Шейх Омар Абдель Рахман во время пресс-конференции после взрыва во Всемирном торговом центре, 1993 год
Фото: Rick Maiman / Sygma / Corbis / Vida Press

Как-то раз отец повез меня на стрельбище — там были другие дети, — чтобы научить стрелять из автомата. Тогда многие были одержимы идеей джихада, вооруженной борьбы за ислам, за мусульманское общество. Думаю, они готовили нас к такой войне.

— Ваша мать до перехода в ислам была католичкой. Она разделяла взгляды вашего отца?

— Она, как и я, плохо понимала, какие изменения с ним происходят. Они познакомились в тот день, когда она приняла ислам, и поженились всего несколько недель спустя. И первые шесть лет их брака он не был радикалом, они жили совершенно нормальной жизнью. К тому же детей он часто брал с собой в мечеть, а ее — нет. Она знала, что он хотел ехать воевать в Афганистан, но в этом не было ничего странного, так говорили многие мусульмане в то время. Только в день убийства раввина, когда в новостях показали отца — он был весь в крови (после нападения Нуссара ранил полицейский — прим. «Медузы»), она поняла, насколько сильно он был во власти радикальных идей.

— Вы упоминали, что в детстве вам объясняли, что евреи — плохие, а гомосексуалы — грешники. Это исходило от обоих родителей?

— Думаю, в какой-то степени мама разделяла эти предрассудки. Но когда я вырос, я стал общаться с людьми, про которых мне с детства твердили, что они враги. У меня появился друг-еврей, я осознал, что никаких реальных причин ненавидеть друг друга или относиться друг к другу с подозрением не существует. В старших классах у меня был учитель-еврей — я думал, что он будет хуже относиться ко мне из-за того, что я мусульманин, но этого не произошло. И когда я рассказал матери об этом, она сказала: «Я так устала ненавидеть».

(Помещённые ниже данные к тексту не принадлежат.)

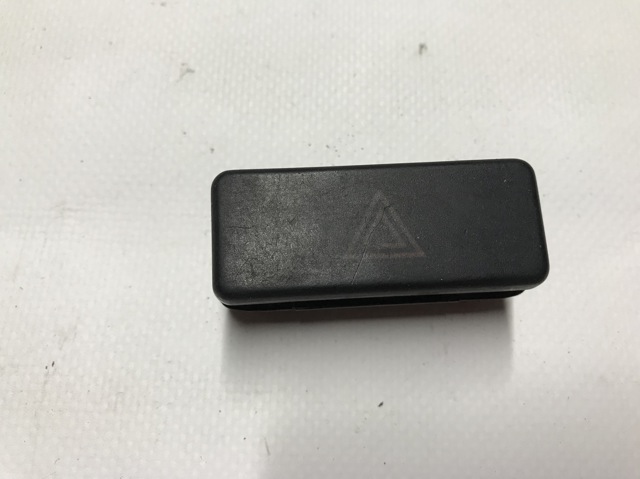 Кнопка включення аварійного сигналу 61311374220 BMW
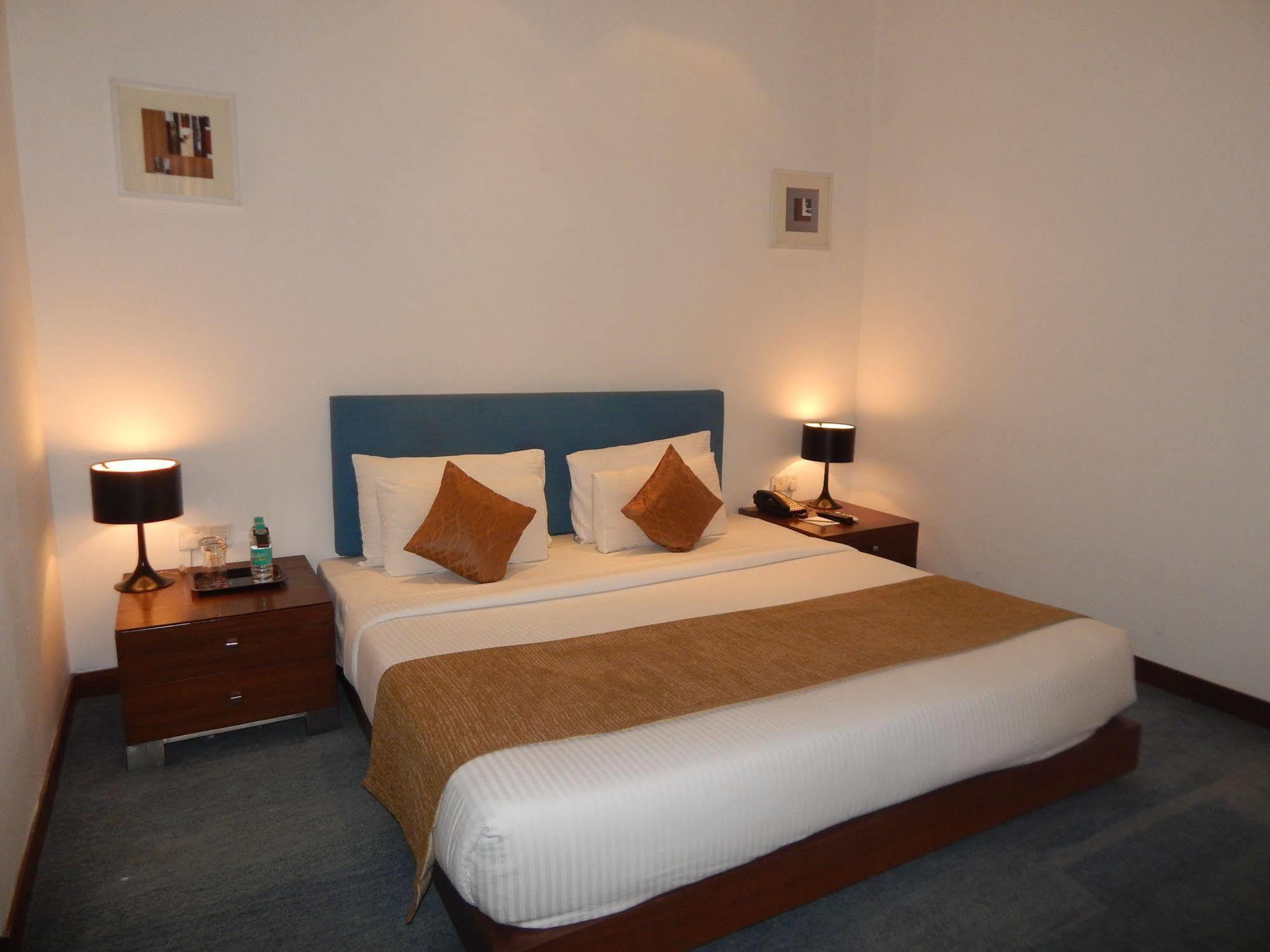 Hotel Parc Estique Pune Dış mekan fotoğraf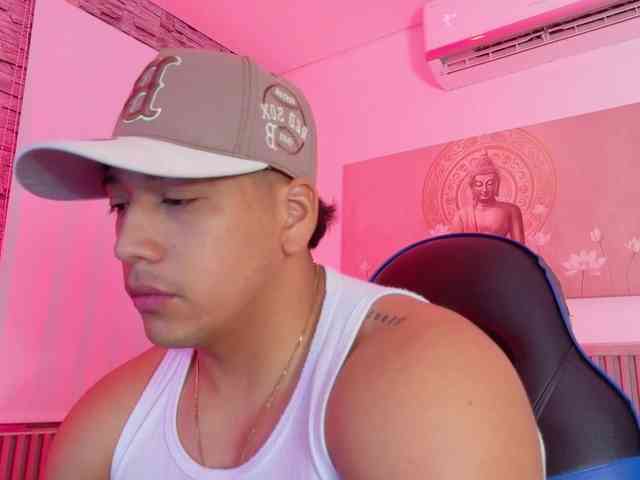 Tom-Muscle Tom-Muscle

Мы все в той или иной степени подвержены предрассудкам, и мама — не исключение. Но несмотря на это, именно она научила меня не судить о книге по обложке. Мне и самому было тяжело — особенно сильно было мое предубеждение против гомосексуалов. Но я так хорошо усвоил, каково это, когда тебя унижают и ненавидят за то, что ты другой, что очень быстро понял: выражая такое отношение, я ничем не лучше людей, которые изводили меня в школе.

— Сейчас вы поддерживаете какую-то связь с отцом?

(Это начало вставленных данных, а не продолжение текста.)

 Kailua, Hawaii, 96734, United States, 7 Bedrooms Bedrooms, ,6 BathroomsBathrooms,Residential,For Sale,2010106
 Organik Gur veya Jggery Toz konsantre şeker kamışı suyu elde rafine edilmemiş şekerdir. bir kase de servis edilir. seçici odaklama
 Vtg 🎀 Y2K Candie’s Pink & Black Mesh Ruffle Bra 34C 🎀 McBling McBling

— Нет. Первое время после того, как он попал в тюрьму, мы навещали его и раз в неделю говорили по телефону. Но мы очень давно прекратили всякое общение с ним.

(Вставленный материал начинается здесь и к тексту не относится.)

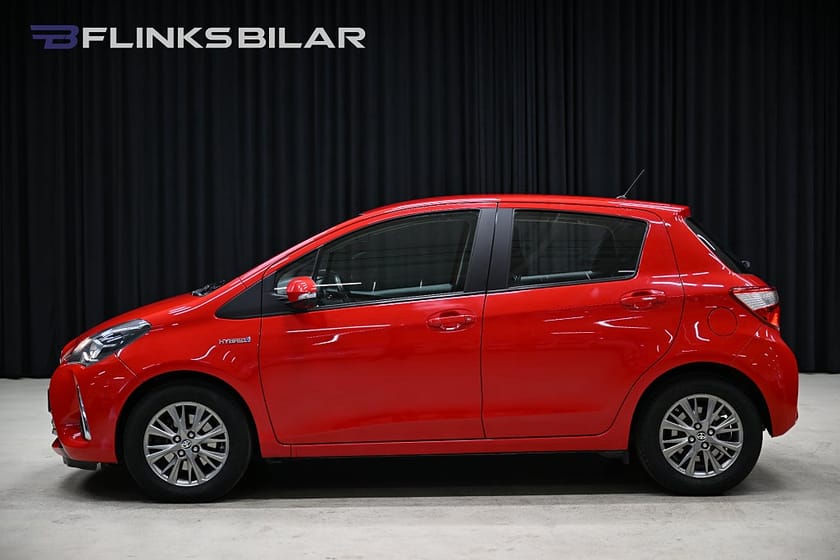 Bild 2 av Toyota Yaris Hybrid 101HK Automat|Backkamera|S&V-Hjul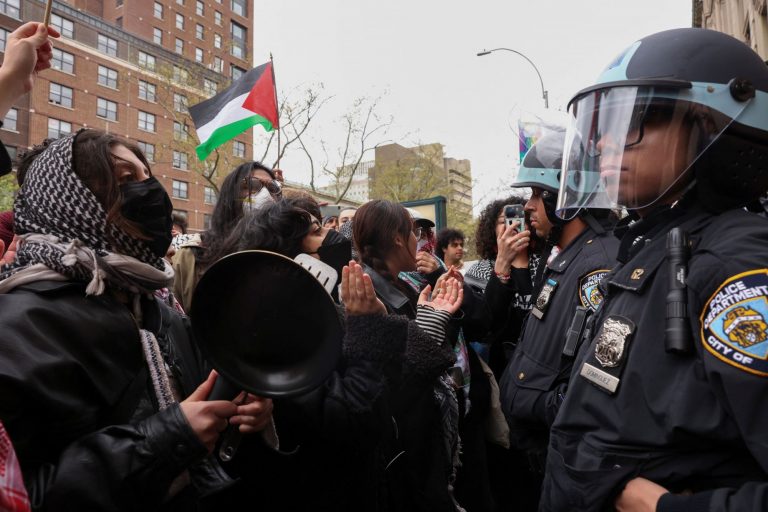 Ξεσηκωμός στα πανεπιστήμια των ΗΠΑ – Η κατάπαυση του πυρός στη Γάζα αίτημα των φοιτητών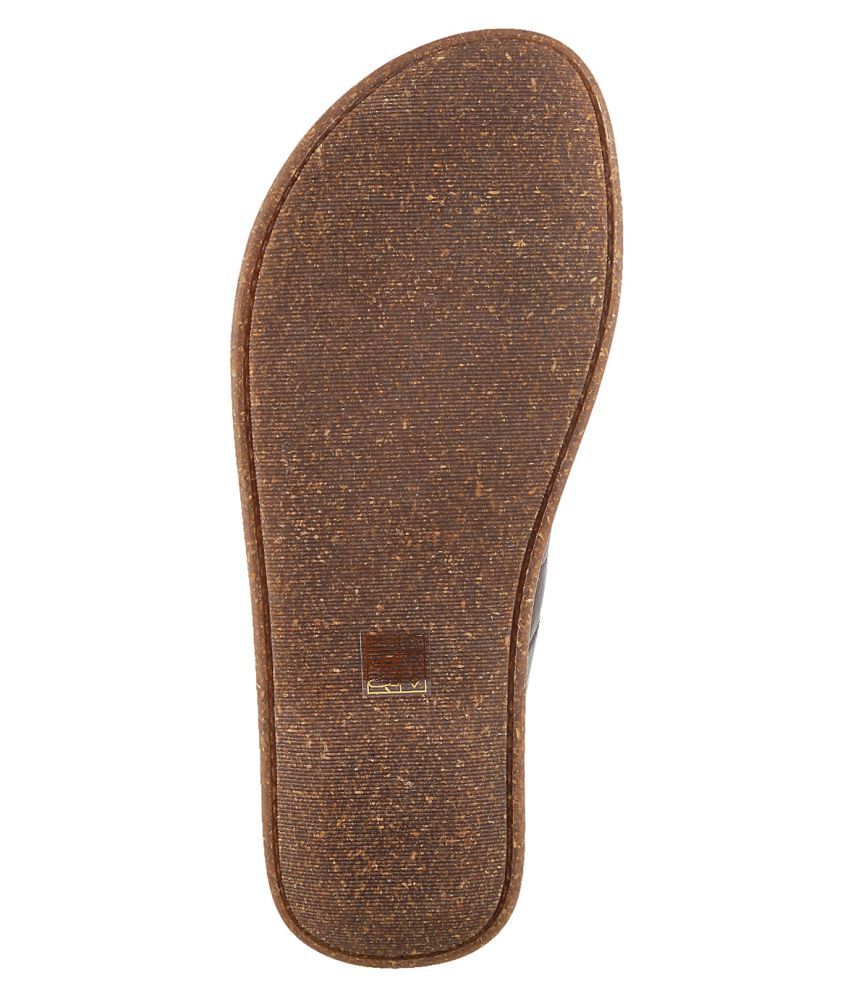 metro chappal mens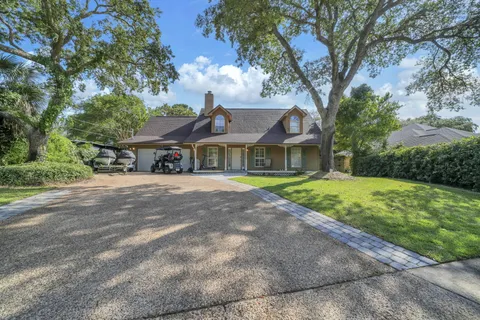$839,000 | 702 North Lakeside Drive, Destin, FL 32541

— Что было для вас самым трудным в решении не быть похожим на отца? 

— Не могу сказать, что это было именно решение. Но в какой-то момент, еще когда мы общались, я понял, что, во-первых, ему нет дела до нас. Если ты хочешь заботиться о своей семье, ты не будешь делать того, что делал он. А во-вторых, я понял, что он был в принципе неправ. Теракты ничего не решили, после них все стало только хуже. И я осознал, что не хочу продолжать этот порочный круг жестокости и насилия. Я не хочу, чтобы и моим детям потом пришлось вести эту идеологическую войну. Поэтому каждый день я спрашиваю себя, не действую ли я исходя из предрассудков и предубеждений. И каждый день я стараюсь избавиться от них.

— Существует ли, по-вашему, зависимость между уровнем нетерпимости в обществе и склонностью членов этого общества к радикализации?

— Безусловно. Большинство из тех, кто уезжает из западных стран в Сирию или Ирак, чтобы присоединиться к боевикам, делают это потому, что не чувствуют себя частью западных обществ, в которых они выросли. Они не чувствуют связи с обществом, а это первый шаг на пути к радикализации. Если хотите кого-то радикализировать, отделите этого человека от тех, кого он и так привык ненавидеть. И единственный способ это преодолеть, преодолеть негативные стереотипы — это общаться с людьми, против которых эти стереотипы направлены. Именно поэтому я, к примеру, выступаю за межрелигиозный диалог, хотя я и атеист. Я сотрудничаю с самыми разными религиозными организациями в США и свожу представителей разных конфессий вместе — не для того, чтобы выяснить, чья вера правильнее, а просто чтобы общаться, чтобы преодолевать страх, гнев и предрассудки, которые нас разъединяют.